• **Ausgangstext**
Wie sich Labbé jetzt erinnert, hat Erica Nelson von der University of Colorado bereits auf den ersten Aufnahmen des neuen Weltraumteleskops mehrere Lichtpunkte entdeckt, deren Licht auf dem Weg zur Erde besonders stark ins infrarote Spektrum verschoben wurden. Zu sehen sind sie also in der Frühzeit des Universums, Nelson nennt sie "ultra-rote, abgeflachte Objekte" beziehungsweise nach der englischen Bezeichnung "UFOs". Ein Objekt sei aber herausgestochen, weil es noch einmal viel älter gewesen sei. Die ersten Analysen hätten eine Distanz von 13,1 Milliarden Lichtjahren und eine Masse von 100 Milliarden Sternen ergeben. "Ich habe beinahe meinen Kaffee ausgespuckt", schreibt Labbé. Bis zum nächsten Tag haben sie fünf weitere gefunden.

• **Aufgabe A**
Liste alle Wendungen auf, die im Ausgangstext in Anführungszeichen stehen.
• **Aufgabe B**
Schreib den Ausgangstext über die UFOs aus der Frühzeit des Universums bitte mit einigen Sätzen weiter.
Die Daten stehen in keinem Zusammenhang mit dem Ausgangstext.

• **Bereitgestellte Daten**
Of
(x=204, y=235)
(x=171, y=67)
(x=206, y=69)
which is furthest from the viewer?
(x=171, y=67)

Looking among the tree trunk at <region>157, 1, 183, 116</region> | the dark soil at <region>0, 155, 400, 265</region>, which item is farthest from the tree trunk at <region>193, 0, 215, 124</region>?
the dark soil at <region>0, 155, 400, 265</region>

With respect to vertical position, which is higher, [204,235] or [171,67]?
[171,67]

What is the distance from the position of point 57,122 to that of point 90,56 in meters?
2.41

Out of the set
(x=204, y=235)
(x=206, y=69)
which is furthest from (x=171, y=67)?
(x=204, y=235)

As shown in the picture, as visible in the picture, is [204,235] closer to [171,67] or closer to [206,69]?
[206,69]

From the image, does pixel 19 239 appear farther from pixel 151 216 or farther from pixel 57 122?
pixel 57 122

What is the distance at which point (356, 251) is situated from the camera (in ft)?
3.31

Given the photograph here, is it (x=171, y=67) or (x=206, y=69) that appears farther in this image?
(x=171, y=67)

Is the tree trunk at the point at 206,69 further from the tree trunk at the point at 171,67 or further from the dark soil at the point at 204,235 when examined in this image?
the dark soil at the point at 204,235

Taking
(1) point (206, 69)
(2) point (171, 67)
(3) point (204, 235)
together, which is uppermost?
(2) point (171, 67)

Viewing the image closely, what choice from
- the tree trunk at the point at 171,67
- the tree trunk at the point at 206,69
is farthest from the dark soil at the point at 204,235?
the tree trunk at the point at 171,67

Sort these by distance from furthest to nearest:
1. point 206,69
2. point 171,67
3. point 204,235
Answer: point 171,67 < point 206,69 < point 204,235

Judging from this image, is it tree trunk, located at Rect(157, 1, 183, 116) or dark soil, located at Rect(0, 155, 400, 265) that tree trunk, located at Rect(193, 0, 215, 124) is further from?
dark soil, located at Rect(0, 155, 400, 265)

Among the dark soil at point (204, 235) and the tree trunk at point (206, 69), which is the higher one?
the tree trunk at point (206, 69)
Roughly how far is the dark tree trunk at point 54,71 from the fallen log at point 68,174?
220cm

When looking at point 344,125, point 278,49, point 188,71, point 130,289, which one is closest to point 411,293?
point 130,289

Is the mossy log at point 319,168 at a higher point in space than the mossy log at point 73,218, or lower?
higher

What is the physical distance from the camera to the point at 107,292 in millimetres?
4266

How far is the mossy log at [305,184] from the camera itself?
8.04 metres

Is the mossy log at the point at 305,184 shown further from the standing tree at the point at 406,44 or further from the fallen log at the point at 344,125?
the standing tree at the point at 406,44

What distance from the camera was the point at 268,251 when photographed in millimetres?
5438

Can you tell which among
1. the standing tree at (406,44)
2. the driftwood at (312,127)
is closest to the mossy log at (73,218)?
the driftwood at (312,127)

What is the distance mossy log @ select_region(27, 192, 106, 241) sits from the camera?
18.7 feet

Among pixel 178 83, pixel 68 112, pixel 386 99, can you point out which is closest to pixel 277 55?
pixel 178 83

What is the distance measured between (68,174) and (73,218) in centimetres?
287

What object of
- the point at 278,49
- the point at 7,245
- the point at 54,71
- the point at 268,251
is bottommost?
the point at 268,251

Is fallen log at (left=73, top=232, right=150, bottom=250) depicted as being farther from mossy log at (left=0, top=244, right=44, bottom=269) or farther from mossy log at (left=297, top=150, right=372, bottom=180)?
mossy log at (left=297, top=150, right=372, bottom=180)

• **Ergebnis A**
- ultra-rote, abgeflachte Objekte
- UFOs
- Ich habe beinahe meinen Kaffee ausgespuckt

• **Ergebnis B**
Um die Bedeutung des Funds zu verstehen, müssen wir unser Verständnis von den Anfängen des Kosmos vor Augen führen: Sterne entstehen aus Wasserstoff und fundamentale kosmologische Theorien geben sehr konkrete Vorgaben dazu ab, wie viel Gas zu jeder Zeit nach dem Urknall für diese Sternentstehung zur Verfügung steht, erklärt Labbé. Die entdeckten Galaxien seien einfach zu groß für die Zeit, in der wir sie sehen. Das lege nahe, dass es eine Abkürzung geben muss, auf der diese "Monstergalaxien" entstehen können, "eine Abkürzung für die größten 1 %". Es handle sich gewissermaßen um "schwarze Schwäne", die unsere bisherigen Theorien entkräften.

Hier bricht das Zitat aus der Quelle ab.